J-Fall 2017: some highlights

J-Fall 2017

Het is weer november, tijd dus voor de jaarlijkse conferentie van NLJUG. J-Fall 2017 werd net als voorgaande jaren bij Cinemec in Ede gehouden. De dag was goed gevuld met een Early bird sessie, key notes, parallel sessies en hands-on labs.

De hoofdpunten van de dag waren de Java 9 release en Blockchain. Daarbij zijn, net als voorgaande jaren, Microservices nog steeds een hot item.

Blockchain

Mijn eerste sessie was “WHAT CAN BE DONE WITH BLOCKCHAIN AND SMART CONTRACTS?”. In deze sessie werd de basis van blockchains uitgelegd. Welke verschillende soorten Blockchains er zijn en welke bedrijven deze aanbieden. Er werd ook nog een korte demo gegeven waar een mini Blockchain werd getoond op twee machines. Blockchain is nog vrij nieuw, maar het is zeker een technologie die het kan gaan redden op de langere termijn.

Compilation & Garbage collection

Om Java programma’s beter te laten performen zijn er een aantal mogelijkheden. Deze mogelijkheden werden in de sessie “NEW JAVA PERFORMANCE DEVELOPMENTS: COMPILATION AND GARBAGE COLLECTION” behandeld.Garbage Collection Door een slim gebruik van JIT- en/of AOT-compilatie is de opstart tijd van een applicatie behoorlijk te verkorten. De AOT-compilatie (Ahead of time) is nieuw in Java 9. Naast de compilatie is er ook at runtime flink wat tijd te besparen door het kiezen van de juiste garbage collector. Met Shenandoah GC kun je de stop-the-world pauzetijd in veel gevallen verkorten. De snelste manier is de Epsilon GC. Deze garbage collector ruimt helemaal niets op, wat handig kan zijn voor programma’s die weinig tot geen “garbage” maken. Houd er bij Epsilon GC wel rekening mee dat je applicatie vast kan lopen als het geheugen op is.

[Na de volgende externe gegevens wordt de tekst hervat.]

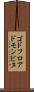 ゴドフロアドモンビヌ Scroll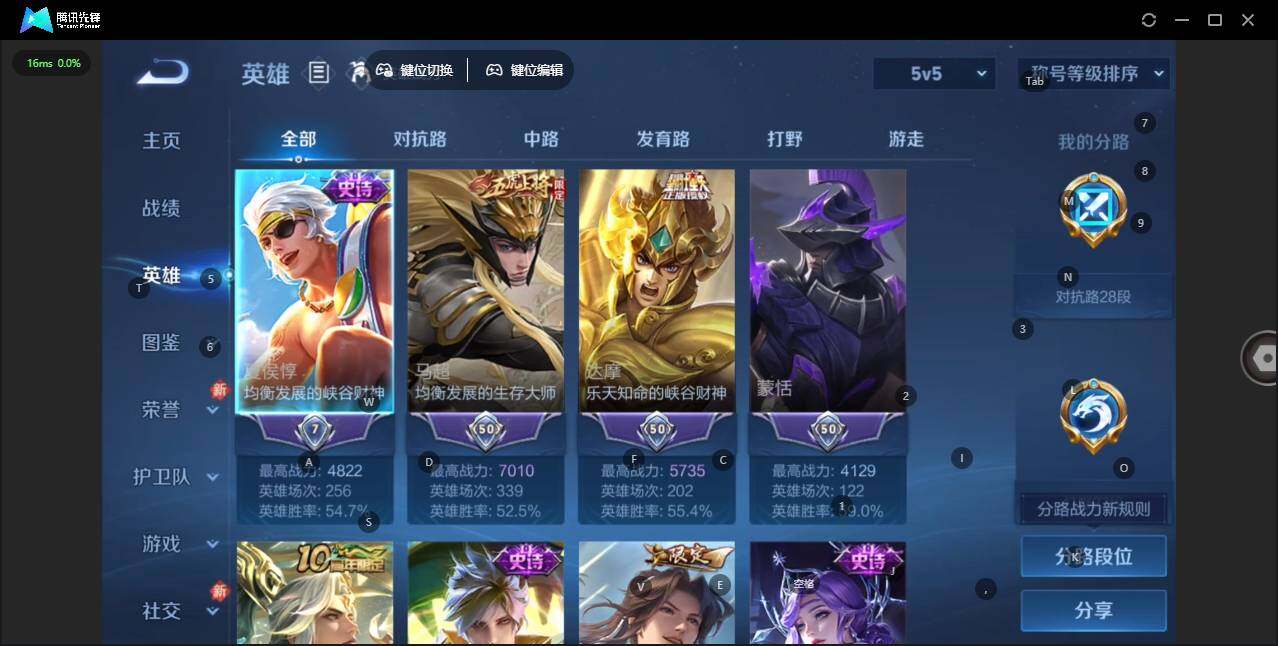 WZCMW4188333王者荣耀账号详情图4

Monoliet vs Microservices vs Modules

In de sessie “DESIGNING FOR MODULARITY WITH JAVA 9” werd uitleg gegeven over het verschil tussen Monoliet, Microservices en Modules. De spreker had een boek over Modules in Java 9 geschreven en lichte enkele topics uit het boek op om aan te geven wat het verschil is tussen monoliet, modules en Microservices. Het grote verschil is de opstarttijd en de uitbreidbaarheid van een softwareproject. Een monoliet softwareproject kun je het snelst opstarten, maar de doorontwikkelsnelheid zakt op een gegeven moment in. Met modules ben je in het begin tijd kwijt om het op te zetten, maar dat is veel korter als met Microservices. Op de langere termijn zijn Microservices iets sneller door te ontwikkelen als modules. Het grote voordeel van modules is dat ze minder log kunnen zijn als Microservices.

Naming things

Een van de moeilijke dingen voor een softwareontwikkelaar is het vinden van een goede naam voor een class, variabele of methode. In de sessie “HOW TO NAME THINGS: THE HARDEST PROBLEM IN PROGRAMMING” werd daar op ingegaan.Whats in a name Aan de hand van een aantal voorbeelden werd ingegaan op wat je vooral niet moet doen. Zo had de spreker gekeken in GitHub hoe vaak hij de methode “foo” tegen kwam en dat bleek verbazingwekkend vaak te zijn samen met “data” en “data2”. Het beste is om namen volledig uit te schrijven, want betekend “char” nu, character of charateristic? Een aantal tips waren een open deur, maar wij als ontwikkelaars vergeten ze nog wel eens als we passioneel aan het ontwikkelen zijn.

Prijzenslag

Als laatste sessie van de dag heb ik de sessie Prijzenslag van de belastingdienst gevolgd. Zoals de naam al doet vermoeden waren er prijzen te winnen. Je kon inloggen op een site of een app installeren om mee te doen aan de Prijzenslag. Tijdens de sessie werd diverse Java/Agile vragen gesteld met daarbij 4 mogelijke antwoorden. Na iedere vraag werd het antwoord toegelicht. Er was een overall top 3 en diverse prijsvragen. Het was een leuke en verfrissende sessie.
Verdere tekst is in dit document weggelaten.